Qualitative insights have to work harder for their credibility than numbers do.
However, qualitative insights have to work harder for their credibility than numbers do. They are often perceived to be made of softer and more malleable stuff than numbers, because figuring out what things mean takes interpretation. But as I learned from Gary David, sociology professor at Bentley University: “All data is interpreted.” It is every bit as easy to be wrong (or manipulative) with numbers as with stories.
I prefer to describe what we learn as evidence, not data, because it more accurately reflects what we have. Data sounds too objective and carries connotations of accuracy that are often misunderstood in a dangerous way. When people see precision, they often interpret it as accuracy. Next time you see a political poll that shows results to the first decimal place (like 55.3%) with a margin of error of three percentage points, keep in mind that you have been given information that is 60 times more precise than it is accurate. This is bogus credibility that people attach to numbers. Reality is more complicated. 128.6% more complicated.

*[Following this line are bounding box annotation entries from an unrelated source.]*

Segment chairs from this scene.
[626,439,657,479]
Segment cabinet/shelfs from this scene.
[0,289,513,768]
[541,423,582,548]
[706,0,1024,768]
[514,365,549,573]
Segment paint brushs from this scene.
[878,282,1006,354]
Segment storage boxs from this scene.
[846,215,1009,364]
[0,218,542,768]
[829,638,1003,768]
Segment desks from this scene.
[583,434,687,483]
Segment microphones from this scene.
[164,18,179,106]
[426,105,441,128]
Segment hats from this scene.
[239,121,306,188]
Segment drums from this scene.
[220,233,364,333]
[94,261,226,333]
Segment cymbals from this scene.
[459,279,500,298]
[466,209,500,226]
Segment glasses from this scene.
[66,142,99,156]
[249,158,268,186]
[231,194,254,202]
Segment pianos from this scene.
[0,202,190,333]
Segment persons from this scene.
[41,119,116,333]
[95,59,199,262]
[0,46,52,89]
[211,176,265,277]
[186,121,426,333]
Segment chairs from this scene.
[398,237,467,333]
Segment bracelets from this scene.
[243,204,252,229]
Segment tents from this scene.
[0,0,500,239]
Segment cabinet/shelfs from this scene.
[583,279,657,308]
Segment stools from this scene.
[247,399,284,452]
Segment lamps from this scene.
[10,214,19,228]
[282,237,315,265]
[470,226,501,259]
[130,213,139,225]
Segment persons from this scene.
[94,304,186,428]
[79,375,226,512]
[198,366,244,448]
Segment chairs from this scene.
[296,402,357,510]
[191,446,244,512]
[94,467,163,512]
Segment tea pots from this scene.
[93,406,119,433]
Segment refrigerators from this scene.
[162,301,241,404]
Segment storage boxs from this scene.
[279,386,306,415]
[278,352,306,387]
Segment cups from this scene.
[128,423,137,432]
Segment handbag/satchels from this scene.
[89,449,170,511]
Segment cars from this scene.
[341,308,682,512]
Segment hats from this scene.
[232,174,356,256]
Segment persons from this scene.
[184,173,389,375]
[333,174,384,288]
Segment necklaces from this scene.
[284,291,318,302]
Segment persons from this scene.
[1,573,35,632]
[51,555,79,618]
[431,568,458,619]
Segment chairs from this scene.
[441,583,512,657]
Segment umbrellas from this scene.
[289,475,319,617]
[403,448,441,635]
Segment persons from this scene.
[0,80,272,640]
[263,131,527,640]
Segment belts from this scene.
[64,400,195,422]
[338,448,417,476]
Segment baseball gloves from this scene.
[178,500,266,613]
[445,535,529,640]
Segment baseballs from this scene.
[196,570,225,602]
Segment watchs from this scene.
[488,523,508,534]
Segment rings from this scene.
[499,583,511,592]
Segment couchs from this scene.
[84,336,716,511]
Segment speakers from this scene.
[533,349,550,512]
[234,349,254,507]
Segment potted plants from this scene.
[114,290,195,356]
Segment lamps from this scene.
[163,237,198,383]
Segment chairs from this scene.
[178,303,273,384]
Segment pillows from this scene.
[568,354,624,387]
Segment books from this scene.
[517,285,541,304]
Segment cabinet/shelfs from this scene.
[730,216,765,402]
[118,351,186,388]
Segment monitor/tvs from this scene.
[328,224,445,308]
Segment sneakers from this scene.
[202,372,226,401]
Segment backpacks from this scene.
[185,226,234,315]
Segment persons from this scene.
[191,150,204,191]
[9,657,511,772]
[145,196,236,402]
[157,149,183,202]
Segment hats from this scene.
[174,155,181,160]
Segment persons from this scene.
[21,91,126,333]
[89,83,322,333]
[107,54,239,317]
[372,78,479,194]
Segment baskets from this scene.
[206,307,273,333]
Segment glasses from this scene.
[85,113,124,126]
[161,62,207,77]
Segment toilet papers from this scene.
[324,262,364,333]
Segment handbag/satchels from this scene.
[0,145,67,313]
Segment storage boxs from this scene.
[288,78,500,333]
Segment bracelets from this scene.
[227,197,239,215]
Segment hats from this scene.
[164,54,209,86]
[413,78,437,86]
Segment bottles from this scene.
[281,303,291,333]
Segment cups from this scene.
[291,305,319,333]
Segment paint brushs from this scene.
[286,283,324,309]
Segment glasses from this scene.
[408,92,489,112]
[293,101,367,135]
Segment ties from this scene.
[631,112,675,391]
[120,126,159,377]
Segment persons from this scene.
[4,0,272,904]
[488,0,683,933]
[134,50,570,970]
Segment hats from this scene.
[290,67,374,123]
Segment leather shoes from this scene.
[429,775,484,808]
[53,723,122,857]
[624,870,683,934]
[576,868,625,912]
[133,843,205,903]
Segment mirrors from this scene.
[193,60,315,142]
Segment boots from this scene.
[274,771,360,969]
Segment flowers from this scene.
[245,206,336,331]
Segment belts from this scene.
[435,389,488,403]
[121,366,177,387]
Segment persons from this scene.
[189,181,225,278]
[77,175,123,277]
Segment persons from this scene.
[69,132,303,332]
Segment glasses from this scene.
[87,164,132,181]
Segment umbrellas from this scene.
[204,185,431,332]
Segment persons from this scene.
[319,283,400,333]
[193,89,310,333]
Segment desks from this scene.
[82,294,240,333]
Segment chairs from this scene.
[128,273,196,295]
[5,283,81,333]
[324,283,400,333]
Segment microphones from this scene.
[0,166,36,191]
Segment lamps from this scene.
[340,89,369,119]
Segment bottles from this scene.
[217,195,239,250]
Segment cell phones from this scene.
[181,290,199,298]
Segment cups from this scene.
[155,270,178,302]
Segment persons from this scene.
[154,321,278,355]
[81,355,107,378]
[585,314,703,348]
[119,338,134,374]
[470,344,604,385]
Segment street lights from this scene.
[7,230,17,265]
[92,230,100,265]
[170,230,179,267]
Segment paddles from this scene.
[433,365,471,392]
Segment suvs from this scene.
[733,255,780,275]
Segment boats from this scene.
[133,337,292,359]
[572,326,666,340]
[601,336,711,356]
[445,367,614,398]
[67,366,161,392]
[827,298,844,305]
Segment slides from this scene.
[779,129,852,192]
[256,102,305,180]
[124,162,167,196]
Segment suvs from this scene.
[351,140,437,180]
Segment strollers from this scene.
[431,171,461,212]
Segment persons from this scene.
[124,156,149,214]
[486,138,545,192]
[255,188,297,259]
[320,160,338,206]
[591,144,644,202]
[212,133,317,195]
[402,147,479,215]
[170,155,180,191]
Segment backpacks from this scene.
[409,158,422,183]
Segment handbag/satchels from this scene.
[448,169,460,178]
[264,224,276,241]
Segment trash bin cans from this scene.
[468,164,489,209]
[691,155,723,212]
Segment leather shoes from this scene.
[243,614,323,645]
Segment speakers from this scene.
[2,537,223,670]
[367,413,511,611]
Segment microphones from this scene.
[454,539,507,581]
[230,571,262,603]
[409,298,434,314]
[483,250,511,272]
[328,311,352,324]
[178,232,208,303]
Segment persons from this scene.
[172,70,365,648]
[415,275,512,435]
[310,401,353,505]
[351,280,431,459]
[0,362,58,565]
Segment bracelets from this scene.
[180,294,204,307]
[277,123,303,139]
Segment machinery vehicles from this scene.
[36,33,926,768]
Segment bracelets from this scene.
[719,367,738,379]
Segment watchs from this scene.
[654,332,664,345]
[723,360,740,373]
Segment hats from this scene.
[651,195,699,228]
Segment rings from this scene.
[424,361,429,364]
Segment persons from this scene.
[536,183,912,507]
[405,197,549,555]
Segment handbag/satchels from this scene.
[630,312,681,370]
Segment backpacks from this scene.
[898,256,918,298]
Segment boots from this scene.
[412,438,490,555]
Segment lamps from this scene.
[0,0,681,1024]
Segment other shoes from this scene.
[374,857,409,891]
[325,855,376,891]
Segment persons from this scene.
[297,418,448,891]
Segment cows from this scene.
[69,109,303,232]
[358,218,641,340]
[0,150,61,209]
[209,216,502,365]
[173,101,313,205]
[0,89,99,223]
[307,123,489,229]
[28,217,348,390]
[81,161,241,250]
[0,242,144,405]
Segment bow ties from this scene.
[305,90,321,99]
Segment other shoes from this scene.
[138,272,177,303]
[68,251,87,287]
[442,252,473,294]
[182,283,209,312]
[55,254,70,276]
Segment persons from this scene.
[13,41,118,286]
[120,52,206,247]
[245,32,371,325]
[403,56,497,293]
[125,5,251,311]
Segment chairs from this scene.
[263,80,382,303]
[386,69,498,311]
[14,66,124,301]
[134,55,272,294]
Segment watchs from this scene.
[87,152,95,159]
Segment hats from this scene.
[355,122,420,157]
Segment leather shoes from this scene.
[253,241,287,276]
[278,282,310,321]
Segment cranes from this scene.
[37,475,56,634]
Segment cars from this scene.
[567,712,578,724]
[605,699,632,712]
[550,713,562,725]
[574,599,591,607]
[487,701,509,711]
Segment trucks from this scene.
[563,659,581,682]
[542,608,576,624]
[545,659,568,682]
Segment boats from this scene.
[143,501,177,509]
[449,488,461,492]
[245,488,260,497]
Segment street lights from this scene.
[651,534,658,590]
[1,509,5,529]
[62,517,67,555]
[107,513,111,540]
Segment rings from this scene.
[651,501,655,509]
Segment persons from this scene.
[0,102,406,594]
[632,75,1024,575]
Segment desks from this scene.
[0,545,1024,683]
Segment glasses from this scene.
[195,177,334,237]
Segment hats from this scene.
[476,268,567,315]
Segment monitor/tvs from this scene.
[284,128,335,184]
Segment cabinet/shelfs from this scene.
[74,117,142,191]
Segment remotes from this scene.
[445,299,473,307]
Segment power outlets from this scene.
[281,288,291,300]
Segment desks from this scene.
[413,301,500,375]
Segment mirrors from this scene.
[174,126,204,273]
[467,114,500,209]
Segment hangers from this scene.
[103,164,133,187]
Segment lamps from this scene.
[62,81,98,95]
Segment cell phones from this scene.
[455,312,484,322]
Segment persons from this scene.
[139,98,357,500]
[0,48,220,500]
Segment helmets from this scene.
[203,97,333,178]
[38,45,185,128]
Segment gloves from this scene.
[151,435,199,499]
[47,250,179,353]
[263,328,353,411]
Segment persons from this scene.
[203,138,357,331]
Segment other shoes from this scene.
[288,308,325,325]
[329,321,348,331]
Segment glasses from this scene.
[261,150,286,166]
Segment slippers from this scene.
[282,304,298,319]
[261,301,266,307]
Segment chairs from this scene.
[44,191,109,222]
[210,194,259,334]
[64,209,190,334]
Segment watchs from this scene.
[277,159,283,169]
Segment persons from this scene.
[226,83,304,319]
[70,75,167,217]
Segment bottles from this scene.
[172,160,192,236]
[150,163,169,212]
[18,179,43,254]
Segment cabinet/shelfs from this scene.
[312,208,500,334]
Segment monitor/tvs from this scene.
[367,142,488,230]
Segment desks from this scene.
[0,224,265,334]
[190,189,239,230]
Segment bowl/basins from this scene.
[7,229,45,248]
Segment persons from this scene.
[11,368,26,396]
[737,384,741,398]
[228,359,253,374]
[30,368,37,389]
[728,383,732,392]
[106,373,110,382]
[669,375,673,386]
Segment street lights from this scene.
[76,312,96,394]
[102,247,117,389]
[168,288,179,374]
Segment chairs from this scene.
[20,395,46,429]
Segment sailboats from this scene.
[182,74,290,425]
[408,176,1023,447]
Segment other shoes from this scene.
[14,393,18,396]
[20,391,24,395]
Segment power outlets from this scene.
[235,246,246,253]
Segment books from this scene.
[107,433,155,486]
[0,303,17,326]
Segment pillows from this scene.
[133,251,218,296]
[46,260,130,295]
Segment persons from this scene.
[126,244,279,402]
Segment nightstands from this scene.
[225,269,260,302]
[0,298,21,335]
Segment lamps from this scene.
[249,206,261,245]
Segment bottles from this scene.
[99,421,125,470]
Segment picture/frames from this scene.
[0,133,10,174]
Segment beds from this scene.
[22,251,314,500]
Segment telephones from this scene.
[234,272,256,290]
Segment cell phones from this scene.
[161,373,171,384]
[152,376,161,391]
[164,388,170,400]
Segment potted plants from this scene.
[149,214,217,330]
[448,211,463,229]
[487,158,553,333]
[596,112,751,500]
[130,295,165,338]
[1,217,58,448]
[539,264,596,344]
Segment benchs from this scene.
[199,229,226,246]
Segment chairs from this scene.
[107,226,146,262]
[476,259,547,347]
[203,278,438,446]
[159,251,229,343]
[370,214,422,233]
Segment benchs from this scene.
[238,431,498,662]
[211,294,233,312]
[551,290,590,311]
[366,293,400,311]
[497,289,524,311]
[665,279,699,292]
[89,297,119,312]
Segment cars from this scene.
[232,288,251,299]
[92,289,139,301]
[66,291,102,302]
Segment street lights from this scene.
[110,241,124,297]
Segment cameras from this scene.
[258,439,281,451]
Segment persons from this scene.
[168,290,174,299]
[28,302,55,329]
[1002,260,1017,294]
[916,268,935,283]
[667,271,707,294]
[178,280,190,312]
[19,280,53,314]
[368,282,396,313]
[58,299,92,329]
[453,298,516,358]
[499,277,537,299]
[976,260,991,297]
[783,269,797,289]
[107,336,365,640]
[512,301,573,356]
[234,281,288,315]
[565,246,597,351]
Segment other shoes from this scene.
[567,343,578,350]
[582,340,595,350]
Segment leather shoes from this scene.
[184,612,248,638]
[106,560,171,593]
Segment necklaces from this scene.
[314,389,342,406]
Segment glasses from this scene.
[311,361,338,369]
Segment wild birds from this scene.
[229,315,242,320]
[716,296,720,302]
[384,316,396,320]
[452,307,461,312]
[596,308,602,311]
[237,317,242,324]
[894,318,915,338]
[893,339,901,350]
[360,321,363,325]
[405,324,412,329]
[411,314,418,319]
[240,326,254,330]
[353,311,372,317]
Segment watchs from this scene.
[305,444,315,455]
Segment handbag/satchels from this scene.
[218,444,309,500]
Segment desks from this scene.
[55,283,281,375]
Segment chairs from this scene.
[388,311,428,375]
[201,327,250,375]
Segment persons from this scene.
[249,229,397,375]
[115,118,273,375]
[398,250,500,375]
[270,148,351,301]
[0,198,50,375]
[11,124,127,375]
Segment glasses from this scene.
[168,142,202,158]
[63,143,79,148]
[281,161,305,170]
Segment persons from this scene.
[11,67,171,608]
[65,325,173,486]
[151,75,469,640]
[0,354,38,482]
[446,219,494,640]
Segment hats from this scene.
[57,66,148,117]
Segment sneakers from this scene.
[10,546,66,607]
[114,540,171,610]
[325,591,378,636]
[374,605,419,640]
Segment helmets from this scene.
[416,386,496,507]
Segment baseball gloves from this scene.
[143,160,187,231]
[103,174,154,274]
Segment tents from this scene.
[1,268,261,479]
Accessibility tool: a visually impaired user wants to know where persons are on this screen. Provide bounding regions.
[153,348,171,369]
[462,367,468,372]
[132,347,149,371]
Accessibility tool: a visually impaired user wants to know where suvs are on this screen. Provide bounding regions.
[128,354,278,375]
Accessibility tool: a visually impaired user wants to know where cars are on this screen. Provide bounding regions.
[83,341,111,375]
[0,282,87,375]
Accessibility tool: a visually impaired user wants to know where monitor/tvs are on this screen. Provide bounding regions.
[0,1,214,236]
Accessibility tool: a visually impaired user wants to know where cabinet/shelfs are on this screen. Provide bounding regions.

We are looking for evidence that gives us confidence in understanding the future. All the rigor in our approach is in service of getting to the bedrock truth. We have to get it right because we intend to place bets on the ideas that come out of our insights. These insights inspire us to come up with vivid and testable ideas. They tell us what good looks like.
There is no proof of future ideas or things that don’t exist yet. Our insights only get us as far as testable hypotheses and ideas. With these, we can quickly build and test prototypes. Once ideas turn into things, even in rough prototype form, we can test our assumptions and validate or adjust our ideas. To do this, quantitative data again becomes incredibly valuable.
Because new ideas need to be provable. They need to be testable in light and accurate ways. Prototyping is always about learning in the fastest and most responsible way possible. We make stuff in order gather more data, or information, or evidence. To learn.
When we understand why we need to learn, we realize how big data supports innovation. It has the same job as qualitative research: To help us make better decisions and investments in possible futures. Healthcare’s push to value-based care offers a great example of the complementary roles of qualitative and quantitative understanding. Data-oriented decision-making helps ensure a focus on measurable outcomes, both at population and individual levels. But getting things right for providers requires empathic understanding of the social and relational dynamics of caregiving.
EPAM Continuum’s expertise lies in understanding people and translating that into better or entirely new products, services, and businesses. To de-risk innovation, we align greater investment with growing understanding and confidence. Leveraging both quantitative and qualitative evidence, we look for human insights to address the greatest risk of all: that of making something that nobody wants.